Kühlungsborn. Die Bilder von den Demonstranten am Sicherheitszaun in Heiligendamm gehen um die Welt. Trotz des massiven Polizeiaufgebots haben es einige Tausend in die unmittelbare Nähe des G-8-Tagungshotels geschafft - in die gerichtlich bestätigte Demoverbotszone. Hinter diesen Protesten steckt eine ausgeklügelte Taktik. Ein Grund ist, dass die unterschiedlichen Gruppen erstmals ein breites Bündnis bilden. Neben den Protestorganisationen wie Attac, Greenpeace oder den kirchlichen Aktivisten sind auch die linken Splittergruppen in ihrem Zusammenschluss "Interventionische Linke" Teil dieser Strategie.

Die Vorbereitungszeit läuft seit zwei Jahren. Zentraler Bestandteil sind die Blockadeaktionen der Kampagne "Block G 8" rund um den Zaun. "Wir wollen keine Eskalation. Blockaden sind eine Form des zivilen Ungehorsams, wie man sie von den Castor-Transporten kennt", sagt Mitorganisator Christoph Kleine aus Lübeck. Das Erreichen des Zauns ist der kleinste gemeinsame Nenner.

Dabei haben die Aktivisten ihre Strategie immer weiter verfeinert. Hauptkommunikationsquelle ist das Internet. Außerdem gab es bundesweit 60 bis 70 Blockadetrainings. Auch in den drei Protest-Camps wird bis zu dreimal täglich geübt: im Laufen über ein Hindernis springen, geschlossen auf ein Ziel zumarschieren, sich wegtragen lassen, nach dem Modell "nasser Sack". Die Camps werden von eigenen Sicherheitskräften bewacht, um Polizei und militante Autonome rauszuhalten. Auch die Medien haben nur reglementierten Zutritt. "Das ist unser Rückzugsbereich", sagt Carlo Camper (28) aus Cottbus. Viele Camp-Sprecher verwenden diesen Namen, um anonym zu bleiben.
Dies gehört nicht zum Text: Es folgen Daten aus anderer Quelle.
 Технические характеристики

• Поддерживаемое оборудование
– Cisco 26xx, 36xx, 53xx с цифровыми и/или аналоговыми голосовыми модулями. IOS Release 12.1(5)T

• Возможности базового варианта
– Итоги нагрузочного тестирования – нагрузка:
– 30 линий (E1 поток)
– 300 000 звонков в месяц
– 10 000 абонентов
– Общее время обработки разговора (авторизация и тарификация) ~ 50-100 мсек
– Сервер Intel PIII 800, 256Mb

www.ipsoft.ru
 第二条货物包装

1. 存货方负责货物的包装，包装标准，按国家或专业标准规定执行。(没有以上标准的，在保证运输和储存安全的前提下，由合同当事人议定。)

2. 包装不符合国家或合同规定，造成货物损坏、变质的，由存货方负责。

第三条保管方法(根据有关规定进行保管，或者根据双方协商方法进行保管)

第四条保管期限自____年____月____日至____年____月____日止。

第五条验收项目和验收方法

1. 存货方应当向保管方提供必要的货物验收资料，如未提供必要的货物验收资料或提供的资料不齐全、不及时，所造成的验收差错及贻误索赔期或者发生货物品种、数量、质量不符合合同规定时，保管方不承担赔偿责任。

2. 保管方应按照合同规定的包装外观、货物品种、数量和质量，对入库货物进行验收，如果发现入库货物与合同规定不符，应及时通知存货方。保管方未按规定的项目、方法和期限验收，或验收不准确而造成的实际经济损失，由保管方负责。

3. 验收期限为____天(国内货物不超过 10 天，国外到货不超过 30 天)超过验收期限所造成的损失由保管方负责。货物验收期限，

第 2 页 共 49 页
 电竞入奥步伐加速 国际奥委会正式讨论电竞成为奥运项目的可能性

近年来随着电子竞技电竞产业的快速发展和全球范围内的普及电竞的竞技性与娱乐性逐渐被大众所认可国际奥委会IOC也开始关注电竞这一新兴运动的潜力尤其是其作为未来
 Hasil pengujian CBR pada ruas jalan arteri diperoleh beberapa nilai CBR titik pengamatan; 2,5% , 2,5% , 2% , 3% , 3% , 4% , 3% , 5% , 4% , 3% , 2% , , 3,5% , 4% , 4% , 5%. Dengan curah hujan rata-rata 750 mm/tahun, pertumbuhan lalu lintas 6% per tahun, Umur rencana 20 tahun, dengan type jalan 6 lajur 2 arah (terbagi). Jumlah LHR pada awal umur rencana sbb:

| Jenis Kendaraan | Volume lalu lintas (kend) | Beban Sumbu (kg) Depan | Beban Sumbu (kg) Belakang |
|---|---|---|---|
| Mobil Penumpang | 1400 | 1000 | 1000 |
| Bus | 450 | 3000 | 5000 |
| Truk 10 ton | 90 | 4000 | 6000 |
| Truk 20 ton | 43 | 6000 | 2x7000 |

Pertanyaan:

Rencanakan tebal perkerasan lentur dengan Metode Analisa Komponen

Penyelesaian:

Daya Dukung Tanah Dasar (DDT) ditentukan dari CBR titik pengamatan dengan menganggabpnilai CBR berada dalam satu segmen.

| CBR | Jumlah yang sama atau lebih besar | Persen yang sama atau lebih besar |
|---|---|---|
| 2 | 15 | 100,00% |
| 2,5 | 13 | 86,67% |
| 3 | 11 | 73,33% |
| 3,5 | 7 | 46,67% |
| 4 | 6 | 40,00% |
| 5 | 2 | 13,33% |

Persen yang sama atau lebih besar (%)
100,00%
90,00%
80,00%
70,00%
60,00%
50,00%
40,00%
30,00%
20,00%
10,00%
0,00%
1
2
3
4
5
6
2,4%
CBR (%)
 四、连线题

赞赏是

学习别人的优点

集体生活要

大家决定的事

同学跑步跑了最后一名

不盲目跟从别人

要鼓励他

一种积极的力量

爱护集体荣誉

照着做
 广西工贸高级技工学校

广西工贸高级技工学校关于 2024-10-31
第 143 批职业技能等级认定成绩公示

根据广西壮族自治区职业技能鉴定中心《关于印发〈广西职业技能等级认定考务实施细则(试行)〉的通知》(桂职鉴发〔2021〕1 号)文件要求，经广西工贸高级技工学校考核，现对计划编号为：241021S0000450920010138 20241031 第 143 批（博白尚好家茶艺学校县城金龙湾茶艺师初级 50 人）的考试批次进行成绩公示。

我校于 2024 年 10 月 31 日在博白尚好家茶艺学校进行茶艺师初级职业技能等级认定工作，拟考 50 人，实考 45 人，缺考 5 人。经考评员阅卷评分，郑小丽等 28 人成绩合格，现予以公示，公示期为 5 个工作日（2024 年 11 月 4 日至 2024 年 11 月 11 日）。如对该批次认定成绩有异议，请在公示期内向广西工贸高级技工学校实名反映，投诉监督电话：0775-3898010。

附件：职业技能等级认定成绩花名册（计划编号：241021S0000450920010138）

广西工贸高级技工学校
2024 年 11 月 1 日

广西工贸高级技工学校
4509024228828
Die Strategie der Blockierer ähnelt dem Vorgehen bei den Castor-Transporten. Lange vor dem Termin wird das Gelände erkundet, Wald- und Schleichwege ausgespäht. Am Tag X findet man sich dann in kleinen Gruppen zusammen und geht los, meist ausgerüstet mit Proviant und warmen Decken, um auch eine Nacht durchzuhalten. Im Wald sind Fahrräder angeschlossen. Die Blockade-Organisatoren haben mehrere Info-Punkte eingerichtet, die als angemeldete Demonstrationen bis Freitag genehmigt sind. Dort gibt es etwas Warmes zu trinken und zu essen, Landkarten mit zentralen Handy-Nummern wie dem Sanitätsteam und Infos über den Verlauf der Aktion.

Neu ist, dass sich größere Gruppen nach der Fünf-Finger-Taktik verteilen, um so die Polizei zu umlaufen. Verunsicherung bringt auch die sogenannten Clowns-Armee. Hinter den bunten Verkleidungen verbergen sich teilweise militärische Strukturen. Die Verständigung läuft über Handys, immer häufiger benutzen die Demonstranten auch Walkie-Talkies, die von den überwachbaren Mobilfunknetzen unabhängig sind. Erprobt ist inzwischen auch, dass Anwälte die Blockaden begleiten und auch vermitteln.

Nicht eingebunden sind derzeit die Autonomen. Zu beobachten ist jedoch, dass sie sich mit unauffälliger Kleidung unter die Demonstranten mischen, um später ihre schwarzen Kapuzenpullover rauszuholen - und manchmal auch Steine.